Personal information
- Full name: Alfred Gordon Andrew-Street
- Date of birth: 8 April 1914
- Place of birth: Bondi, New South Wales
- Date of death: 13 December 1984 (aged 70)
- Place of death: Concord, New South Wales
- Original team(s): Collingwood Tech
- Height: 174 cm (5 ft 9 in)

Playing career^{1}
- Years: Club / Games (Goals)
- 1933–1934: Collingwood / 6 (0)
- ^{1} Playing statistics correct to the end of 1934.

= Alfred Andrew-Street =

Australian sportsman

Alfred Gordon Andrew-Street (8 April 1914 – 13 December 1984), known to close friends as 'Andy', was an Australian sportsman who played first-class cricket for Victoria and Australian rules football in the Victorian Football League (VFL) with Collingwood.
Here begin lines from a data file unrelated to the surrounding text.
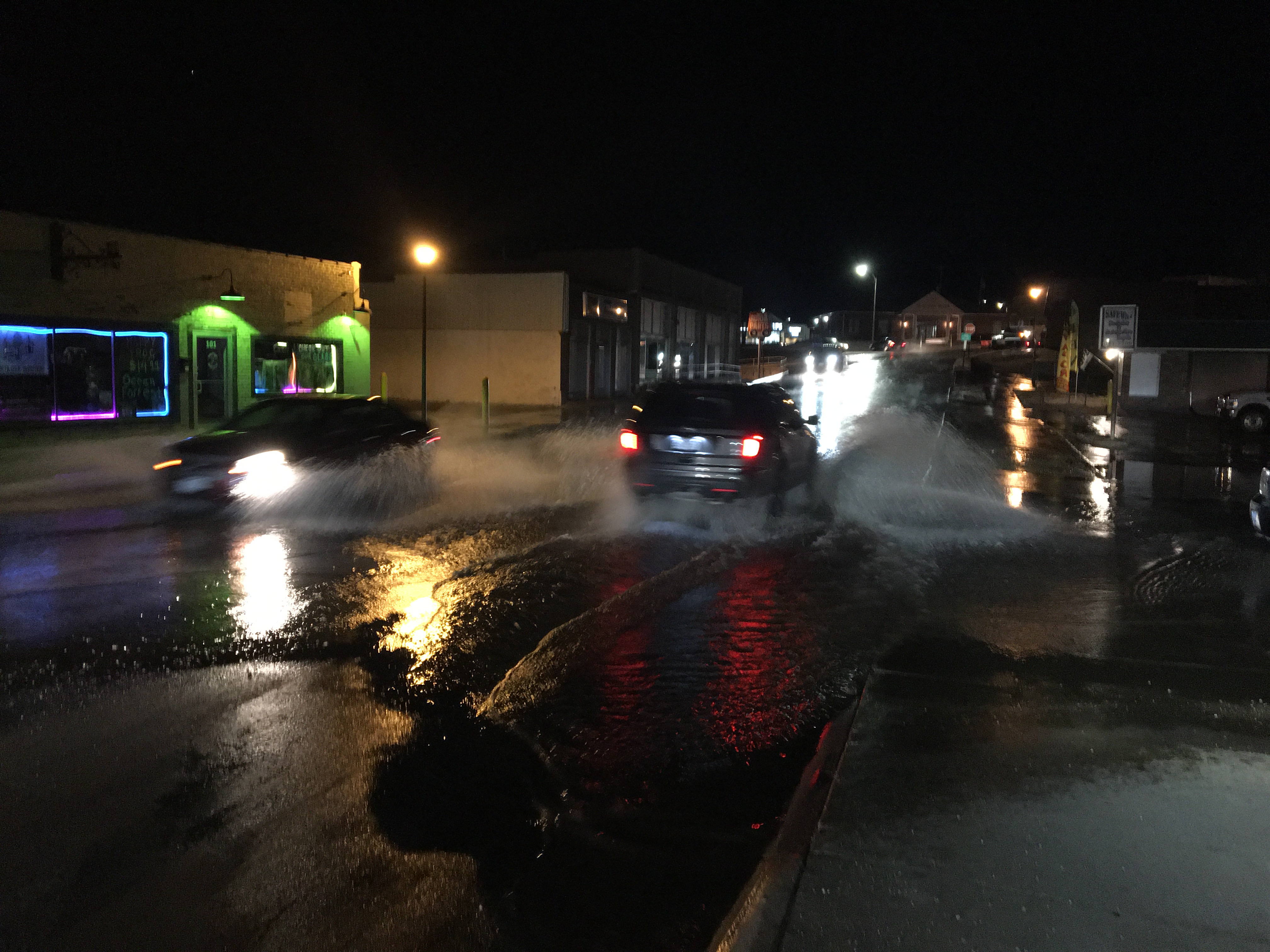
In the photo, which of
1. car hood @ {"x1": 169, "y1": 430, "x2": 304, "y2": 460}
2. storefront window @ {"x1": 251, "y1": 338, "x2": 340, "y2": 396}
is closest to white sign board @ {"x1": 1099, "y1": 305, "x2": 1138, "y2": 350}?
storefront window @ {"x1": 251, "y1": 338, "x2": 340, "y2": 396}

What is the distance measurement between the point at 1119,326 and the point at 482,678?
70.8ft

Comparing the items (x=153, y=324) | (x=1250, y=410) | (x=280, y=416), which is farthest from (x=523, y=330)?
(x=1250, y=410)

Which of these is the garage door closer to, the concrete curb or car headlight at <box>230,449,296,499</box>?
car headlight at <box>230,449,296,499</box>

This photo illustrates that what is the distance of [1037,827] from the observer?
13.7 ft

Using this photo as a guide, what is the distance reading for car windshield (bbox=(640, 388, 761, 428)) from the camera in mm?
12195

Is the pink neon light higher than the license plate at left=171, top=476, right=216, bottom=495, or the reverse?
the pink neon light

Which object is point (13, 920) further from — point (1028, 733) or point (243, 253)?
point (243, 253)

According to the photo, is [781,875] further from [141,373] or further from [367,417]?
[141,373]

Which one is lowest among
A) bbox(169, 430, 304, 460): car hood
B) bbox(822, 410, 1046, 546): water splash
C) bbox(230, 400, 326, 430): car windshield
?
bbox(822, 410, 1046, 546): water splash

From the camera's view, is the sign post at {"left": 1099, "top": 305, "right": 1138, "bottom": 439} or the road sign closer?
the sign post at {"left": 1099, "top": 305, "right": 1138, "bottom": 439}

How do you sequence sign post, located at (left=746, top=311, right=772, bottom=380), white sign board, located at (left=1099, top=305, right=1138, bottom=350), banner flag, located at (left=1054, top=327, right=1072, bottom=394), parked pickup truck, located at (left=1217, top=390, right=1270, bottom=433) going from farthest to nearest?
1. sign post, located at (left=746, top=311, right=772, bottom=380)
2. banner flag, located at (left=1054, top=327, right=1072, bottom=394)
3. parked pickup truck, located at (left=1217, top=390, right=1270, bottom=433)
4. white sign board, located at (left=1099, top=305, right=1138, bottom=350)

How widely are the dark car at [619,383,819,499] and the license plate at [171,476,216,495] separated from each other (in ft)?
15.5

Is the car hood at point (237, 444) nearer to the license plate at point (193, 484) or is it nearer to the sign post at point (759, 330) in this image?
the license plate at point (193, 484)

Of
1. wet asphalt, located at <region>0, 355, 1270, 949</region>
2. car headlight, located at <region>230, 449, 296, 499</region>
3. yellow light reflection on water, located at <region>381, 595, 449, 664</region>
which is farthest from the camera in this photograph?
car headlight, located at <region>230, 449, 296, 499</region>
Andrew-Street was a captain and life member of Collingwood Cricket Club. Born in Bondi, Sydney, he played a total of six VFL games at Collingwood, five in 1933 and the other in 1934. His only first-class cricket game came in 1937–38 against Tasmania at the Melbourne Cricket Ground where he opened the batting in both innings, making 21 and 16. His sporting career was cut short by service in the RAAF in World War II where he served as a pilot and flight instructor, largely in New Guinea. At age three, 'Andy' had lost his own father to World War I's Western Front at Ypres. Alfred Gordon Andrew took on his step-father's surname and went on to be educated at Trinity Grammar, Melbourne.

After a life in sales that took him and his family to three states, and having spent the last 26 years of his life in Balgowlah, he died in Sydney.